== DATA PROVIDED ==
>>>

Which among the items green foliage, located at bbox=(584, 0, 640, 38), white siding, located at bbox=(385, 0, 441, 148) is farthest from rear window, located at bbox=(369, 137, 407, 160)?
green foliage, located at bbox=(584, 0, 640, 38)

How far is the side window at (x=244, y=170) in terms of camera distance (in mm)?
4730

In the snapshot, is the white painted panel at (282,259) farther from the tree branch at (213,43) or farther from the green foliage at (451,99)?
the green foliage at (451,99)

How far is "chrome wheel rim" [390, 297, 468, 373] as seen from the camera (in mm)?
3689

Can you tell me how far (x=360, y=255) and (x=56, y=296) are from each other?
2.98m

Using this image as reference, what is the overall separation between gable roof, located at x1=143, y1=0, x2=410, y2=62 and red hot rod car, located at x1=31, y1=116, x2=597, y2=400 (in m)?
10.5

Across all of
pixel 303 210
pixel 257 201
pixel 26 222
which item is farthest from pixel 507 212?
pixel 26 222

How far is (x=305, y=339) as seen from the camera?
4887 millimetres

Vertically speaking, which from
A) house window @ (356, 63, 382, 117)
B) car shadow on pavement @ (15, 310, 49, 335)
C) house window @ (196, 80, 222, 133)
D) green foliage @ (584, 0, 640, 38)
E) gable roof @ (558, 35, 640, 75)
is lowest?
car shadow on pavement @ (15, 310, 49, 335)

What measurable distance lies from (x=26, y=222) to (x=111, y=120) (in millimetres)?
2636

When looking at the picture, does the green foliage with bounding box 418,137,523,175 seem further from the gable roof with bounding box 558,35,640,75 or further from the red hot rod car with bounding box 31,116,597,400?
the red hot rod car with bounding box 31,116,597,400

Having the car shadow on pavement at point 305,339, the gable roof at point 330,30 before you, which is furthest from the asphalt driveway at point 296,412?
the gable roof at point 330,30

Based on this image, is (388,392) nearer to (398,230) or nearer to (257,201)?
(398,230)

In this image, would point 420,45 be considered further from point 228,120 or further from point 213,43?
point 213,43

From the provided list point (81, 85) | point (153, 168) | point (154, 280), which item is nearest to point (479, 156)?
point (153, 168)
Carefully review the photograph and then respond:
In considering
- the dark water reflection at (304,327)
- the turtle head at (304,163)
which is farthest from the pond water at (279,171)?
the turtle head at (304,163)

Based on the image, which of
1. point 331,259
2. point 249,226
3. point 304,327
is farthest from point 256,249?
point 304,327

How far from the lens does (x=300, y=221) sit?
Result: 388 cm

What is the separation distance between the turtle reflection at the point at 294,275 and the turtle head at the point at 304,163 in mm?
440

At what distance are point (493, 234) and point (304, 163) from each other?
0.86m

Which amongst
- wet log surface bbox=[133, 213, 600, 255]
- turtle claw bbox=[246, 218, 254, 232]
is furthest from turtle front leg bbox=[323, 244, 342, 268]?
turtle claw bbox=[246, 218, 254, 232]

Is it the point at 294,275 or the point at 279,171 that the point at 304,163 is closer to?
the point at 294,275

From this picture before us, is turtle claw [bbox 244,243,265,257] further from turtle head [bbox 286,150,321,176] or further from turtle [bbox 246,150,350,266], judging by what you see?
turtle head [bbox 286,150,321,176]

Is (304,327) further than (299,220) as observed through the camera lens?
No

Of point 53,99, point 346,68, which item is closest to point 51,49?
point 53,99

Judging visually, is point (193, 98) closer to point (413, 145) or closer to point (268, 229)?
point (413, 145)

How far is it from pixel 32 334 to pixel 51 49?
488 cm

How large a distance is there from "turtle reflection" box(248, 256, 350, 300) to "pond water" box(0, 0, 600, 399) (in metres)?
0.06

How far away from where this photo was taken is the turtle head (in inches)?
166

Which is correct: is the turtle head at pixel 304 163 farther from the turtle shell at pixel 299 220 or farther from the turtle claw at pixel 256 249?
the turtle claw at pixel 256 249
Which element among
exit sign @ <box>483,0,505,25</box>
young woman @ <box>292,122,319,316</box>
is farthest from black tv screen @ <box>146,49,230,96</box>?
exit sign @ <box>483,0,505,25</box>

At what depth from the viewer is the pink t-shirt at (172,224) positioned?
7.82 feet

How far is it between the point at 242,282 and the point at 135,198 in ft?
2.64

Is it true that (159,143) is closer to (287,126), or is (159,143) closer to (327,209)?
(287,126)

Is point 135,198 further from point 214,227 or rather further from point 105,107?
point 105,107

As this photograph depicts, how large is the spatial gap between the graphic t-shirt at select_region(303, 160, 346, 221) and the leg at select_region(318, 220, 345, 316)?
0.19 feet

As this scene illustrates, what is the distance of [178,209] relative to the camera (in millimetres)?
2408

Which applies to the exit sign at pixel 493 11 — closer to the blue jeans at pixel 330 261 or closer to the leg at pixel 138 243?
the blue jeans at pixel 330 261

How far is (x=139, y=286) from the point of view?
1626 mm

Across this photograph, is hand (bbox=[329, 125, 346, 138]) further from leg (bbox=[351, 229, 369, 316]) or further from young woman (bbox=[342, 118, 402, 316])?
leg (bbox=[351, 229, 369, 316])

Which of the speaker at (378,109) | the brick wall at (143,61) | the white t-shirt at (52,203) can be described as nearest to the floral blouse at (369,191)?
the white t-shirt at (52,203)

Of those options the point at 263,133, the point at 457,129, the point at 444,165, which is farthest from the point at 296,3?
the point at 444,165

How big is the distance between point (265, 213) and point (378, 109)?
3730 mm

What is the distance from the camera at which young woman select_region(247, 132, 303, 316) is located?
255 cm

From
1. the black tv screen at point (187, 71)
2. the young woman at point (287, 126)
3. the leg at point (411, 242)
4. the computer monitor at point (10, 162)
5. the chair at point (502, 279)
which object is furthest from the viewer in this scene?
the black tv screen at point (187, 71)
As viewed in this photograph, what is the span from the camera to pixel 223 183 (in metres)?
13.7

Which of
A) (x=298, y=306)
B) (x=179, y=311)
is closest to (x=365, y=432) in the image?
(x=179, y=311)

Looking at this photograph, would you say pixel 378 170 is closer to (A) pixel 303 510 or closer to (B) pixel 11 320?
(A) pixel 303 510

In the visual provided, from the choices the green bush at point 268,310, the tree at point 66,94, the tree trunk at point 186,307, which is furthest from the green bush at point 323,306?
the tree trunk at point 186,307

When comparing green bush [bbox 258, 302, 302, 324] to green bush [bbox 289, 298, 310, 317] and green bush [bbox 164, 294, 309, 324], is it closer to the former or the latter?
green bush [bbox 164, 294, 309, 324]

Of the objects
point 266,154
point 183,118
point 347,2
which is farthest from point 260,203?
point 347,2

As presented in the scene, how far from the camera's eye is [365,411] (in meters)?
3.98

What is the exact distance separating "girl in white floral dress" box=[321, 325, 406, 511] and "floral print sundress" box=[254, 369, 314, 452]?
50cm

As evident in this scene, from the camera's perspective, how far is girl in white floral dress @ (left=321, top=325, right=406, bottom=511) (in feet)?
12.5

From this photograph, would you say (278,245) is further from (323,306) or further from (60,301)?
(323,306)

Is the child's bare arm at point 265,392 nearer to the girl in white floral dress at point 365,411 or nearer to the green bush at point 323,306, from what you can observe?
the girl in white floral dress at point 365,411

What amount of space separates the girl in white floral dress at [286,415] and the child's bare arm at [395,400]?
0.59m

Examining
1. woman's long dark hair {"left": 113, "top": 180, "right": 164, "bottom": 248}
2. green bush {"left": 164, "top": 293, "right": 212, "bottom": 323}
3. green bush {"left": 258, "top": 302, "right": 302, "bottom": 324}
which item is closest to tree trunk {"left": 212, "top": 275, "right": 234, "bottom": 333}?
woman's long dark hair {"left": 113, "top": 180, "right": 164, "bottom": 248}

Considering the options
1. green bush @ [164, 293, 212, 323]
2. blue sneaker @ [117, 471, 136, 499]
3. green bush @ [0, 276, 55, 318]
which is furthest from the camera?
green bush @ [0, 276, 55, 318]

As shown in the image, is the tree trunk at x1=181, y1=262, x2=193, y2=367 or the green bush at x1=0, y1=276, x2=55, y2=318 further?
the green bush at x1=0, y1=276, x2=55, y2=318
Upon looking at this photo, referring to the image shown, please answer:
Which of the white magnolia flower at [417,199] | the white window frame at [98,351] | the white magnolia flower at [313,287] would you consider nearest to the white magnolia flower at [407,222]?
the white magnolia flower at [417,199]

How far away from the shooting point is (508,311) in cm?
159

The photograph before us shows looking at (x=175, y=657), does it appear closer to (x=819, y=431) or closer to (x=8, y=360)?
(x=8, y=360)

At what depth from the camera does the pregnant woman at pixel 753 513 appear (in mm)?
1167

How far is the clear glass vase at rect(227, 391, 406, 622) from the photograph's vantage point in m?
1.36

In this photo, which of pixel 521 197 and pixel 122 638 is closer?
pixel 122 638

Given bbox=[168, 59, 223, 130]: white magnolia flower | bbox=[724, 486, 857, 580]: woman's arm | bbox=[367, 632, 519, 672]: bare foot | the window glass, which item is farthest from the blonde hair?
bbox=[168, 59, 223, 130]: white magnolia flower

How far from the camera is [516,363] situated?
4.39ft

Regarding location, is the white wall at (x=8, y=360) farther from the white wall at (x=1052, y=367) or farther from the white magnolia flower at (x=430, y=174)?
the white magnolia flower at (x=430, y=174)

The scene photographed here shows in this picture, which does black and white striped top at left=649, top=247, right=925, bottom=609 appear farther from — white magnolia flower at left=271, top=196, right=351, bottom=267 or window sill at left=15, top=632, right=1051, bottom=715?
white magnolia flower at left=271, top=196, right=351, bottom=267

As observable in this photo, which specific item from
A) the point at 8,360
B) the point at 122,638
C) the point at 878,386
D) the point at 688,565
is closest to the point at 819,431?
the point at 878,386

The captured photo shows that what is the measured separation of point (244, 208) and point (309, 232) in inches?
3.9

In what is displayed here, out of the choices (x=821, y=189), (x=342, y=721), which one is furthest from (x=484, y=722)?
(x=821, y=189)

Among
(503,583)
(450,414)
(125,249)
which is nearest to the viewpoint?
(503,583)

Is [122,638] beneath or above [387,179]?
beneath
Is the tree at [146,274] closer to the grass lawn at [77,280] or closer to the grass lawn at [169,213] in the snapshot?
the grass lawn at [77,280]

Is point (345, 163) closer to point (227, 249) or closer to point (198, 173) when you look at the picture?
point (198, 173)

<<<

== TASK GOAL ==
In the lines from the one with "In the snapshot, is" up to and including the one with "4887 millimetres", replace "chrome wheel rim" with "silver wheel rim" and leave everything else unchanged. Give back only those lines.

== TASK RESPONSE ==
In the snapshot, is the white painted panel at (282,259) farther from the tree branch at (213,43) or farther from the green foliage at (451,99)?
the green foliage at (451,99)

How far is "silver wheel rim" [390, 297, 468, 373] as seen from the camera (in mm)?
3689

Can you tell me how far (x=360, y=255) and (x=56, y=296) are from each other?
2.98m

Using this image as reference, what is the overall separation between gable roof, located at x1=143, y1=0, x2=410, y2=62 and red hot rod car, located at x1=31, y1=116, x2=597, y2=400 (in m)?
10.5

Across all of
pixel 303 210
pixel 257 201
pixel 26 222
which item is farthest from pixel 507 212?
pixel 26 222

How far is (x=305, y=339) as seen from the camera?
4887 millimetres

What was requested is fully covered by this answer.